• **PROBLEM TO WORK ON**:
Would you please retype, exactly, the lines of the listing below between the line with "Ein 13-Jähriger ist" and the line with "بلدية طرابلس تمنع تعليق الصور واليافطات..", inclusive?

··········

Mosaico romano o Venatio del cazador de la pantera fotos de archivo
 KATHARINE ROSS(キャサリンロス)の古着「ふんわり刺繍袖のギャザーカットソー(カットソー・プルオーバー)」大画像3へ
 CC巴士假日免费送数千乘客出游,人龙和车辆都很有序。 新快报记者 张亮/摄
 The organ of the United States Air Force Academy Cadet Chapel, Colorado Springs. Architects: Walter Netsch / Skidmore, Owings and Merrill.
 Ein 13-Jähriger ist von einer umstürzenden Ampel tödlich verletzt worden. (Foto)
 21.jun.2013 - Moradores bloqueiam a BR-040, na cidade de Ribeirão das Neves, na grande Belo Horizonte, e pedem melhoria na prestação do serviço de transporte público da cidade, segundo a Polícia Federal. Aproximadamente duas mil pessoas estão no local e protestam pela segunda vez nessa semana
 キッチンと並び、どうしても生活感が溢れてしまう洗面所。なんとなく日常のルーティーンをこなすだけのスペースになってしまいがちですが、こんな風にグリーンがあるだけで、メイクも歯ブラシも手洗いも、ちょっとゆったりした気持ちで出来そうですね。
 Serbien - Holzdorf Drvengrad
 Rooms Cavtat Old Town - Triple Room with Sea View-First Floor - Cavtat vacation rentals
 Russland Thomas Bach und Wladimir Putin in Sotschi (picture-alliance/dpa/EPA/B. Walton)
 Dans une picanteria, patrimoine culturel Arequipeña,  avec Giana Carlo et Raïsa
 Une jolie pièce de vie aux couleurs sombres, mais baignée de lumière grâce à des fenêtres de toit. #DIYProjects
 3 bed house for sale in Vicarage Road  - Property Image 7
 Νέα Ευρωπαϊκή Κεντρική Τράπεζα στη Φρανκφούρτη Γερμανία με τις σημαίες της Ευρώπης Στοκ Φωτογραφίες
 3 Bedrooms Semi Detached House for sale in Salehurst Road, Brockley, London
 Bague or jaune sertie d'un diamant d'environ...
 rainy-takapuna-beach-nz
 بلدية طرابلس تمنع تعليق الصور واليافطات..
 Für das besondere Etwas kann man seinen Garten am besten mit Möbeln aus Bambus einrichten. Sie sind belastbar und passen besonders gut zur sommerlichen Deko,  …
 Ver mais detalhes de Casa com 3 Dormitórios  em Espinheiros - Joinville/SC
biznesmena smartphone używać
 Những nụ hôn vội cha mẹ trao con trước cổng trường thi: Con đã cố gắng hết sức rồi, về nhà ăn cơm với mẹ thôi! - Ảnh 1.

··········

• **PROBLEM SOLUTION**:
 Ein 13-Jähriger ist von einer umstürzenden Ampel tödlich verletzt worden. (Foto)
 21.jun.2013 - Moradores bloqueiam a BR-040, na cidade de Ribeirão das Neves, na grande Belo Horizonte, e pedem melhoria na prestação do serviço de transporte público da cidade, segundo a Polícia Federal. Aproximadamente duas mil pessoas estão no local e protestam pela segunda vez nessa semana
 キッチンと並び、どうしても生活感が溢れてしまう洗面所。なんとなく日常のルーティーンをこなすだけのスペースになってしまいがちですが、こんな風にグリーンがあるだけで、メイクも歯ブラシも手洗いも、ちょっとゆったりした気持ちで出来そうですね。
 Serbien - Holzdorf Drvengrad
 Rooms Cavtat Old Town - Triple Room with Sea View-First Floor - Cavtat vacation rentals
 Russland Thomas Bach und Wladimir Putin in Sotschi (picture-alliance/dpa/EPA/B. Walton)
 Dans une picanteria, patrimoine culturel Arequipeña,  avec Giana Carlo et Raïsa
 Une jolie pièce de vie aux couleurs sombres, mais baignée de lumière grâce à des fenêtres de toit. #DIYProjects
 3 bed house for sale in Vicarage Road  - Property Image 7
 Νέα Ευρωπαϊκή Κεντρική Τράπεζα στη Φρανκφούρτη Γερμανία με τις σημαίες της Ευρώπης Στοκ Φωτογραφίες
 3 Bedrooms Semi Detached House for sale in Salehurst Road, Brockley, London
 Bague or jaune sertie d'un diamant d'environ...
 rainy-takapuna-beach-nz
 بلدية طرابلس تمنع تعليق الصور واليافطات..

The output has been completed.